2017.01.13 08:28

高知県須崎市しんじょう君の経済効果を日銀が試算 売るキャラへ

全国区の人気となった「しんじょう君」。経済波及効果でも貢献できそう?
全国区の人気となった「しんじょう君」。経済波及効果でも貢献できそう?
 全国のご当地キャラクターや企業マスコットの頂点を決める「ゆるキャラグランプリ2016」で優勝した高知県須崎市の「しんじょう君」の潜在的な経済効果を、日銀高知支店が試算した。熊本県の「くまモン」と同程度に関連商品が売れたり、観光客が増えたりした場合には486億円の波及効果を見込めるという。ゆるキャラから「売るキャラ」に脱皮できる?

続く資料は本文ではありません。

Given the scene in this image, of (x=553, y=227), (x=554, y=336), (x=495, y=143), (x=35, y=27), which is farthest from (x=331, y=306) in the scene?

 日銀の調査によると、ゆるキャラグランプリで1位になった歴代キャラのうち経済効果が算出されているのは4体で、最も成功しているのは「くまモン」の約622億円。逆に、最も低いのは群馬県の「ぐんまちゃん」で、約16億円だった。

 日銀高知支店の推計によると、「くまモン」レベルで関連商品が売れた場合、高知県への波及効果は458億円、同じ程度の観光客増(9万4千人)があった場合は28億円それぞれプラス。一方、関連商品の販売などが「ぐんまちゃん」レベルにとどまった場合、高知県への波及は約16億円にとどまるという。

 2016年度の熊本県のくまモン関連予算は約2億円。これに対し、須崎市のしんじょう君関連予算は約700万円で、差は大きい。

 日銀高知支店の大谷聡支店長はこうした点を踏まえ、「くまモンと比べるのは酷かもしれないが、しんじょう君効果を最大化するには今年1年の取り組みが最も重要。須崎市のご当地キャラの位置付けから高知県を代表するキャラクターへの脱皮を」と話している。

 日銀高知支店によると、須崎市の2015年度のふるさと納税額が前年度比約300倍の5億9700万円に激増する現象はあるものの、しんじょう君に特化した数字はないという。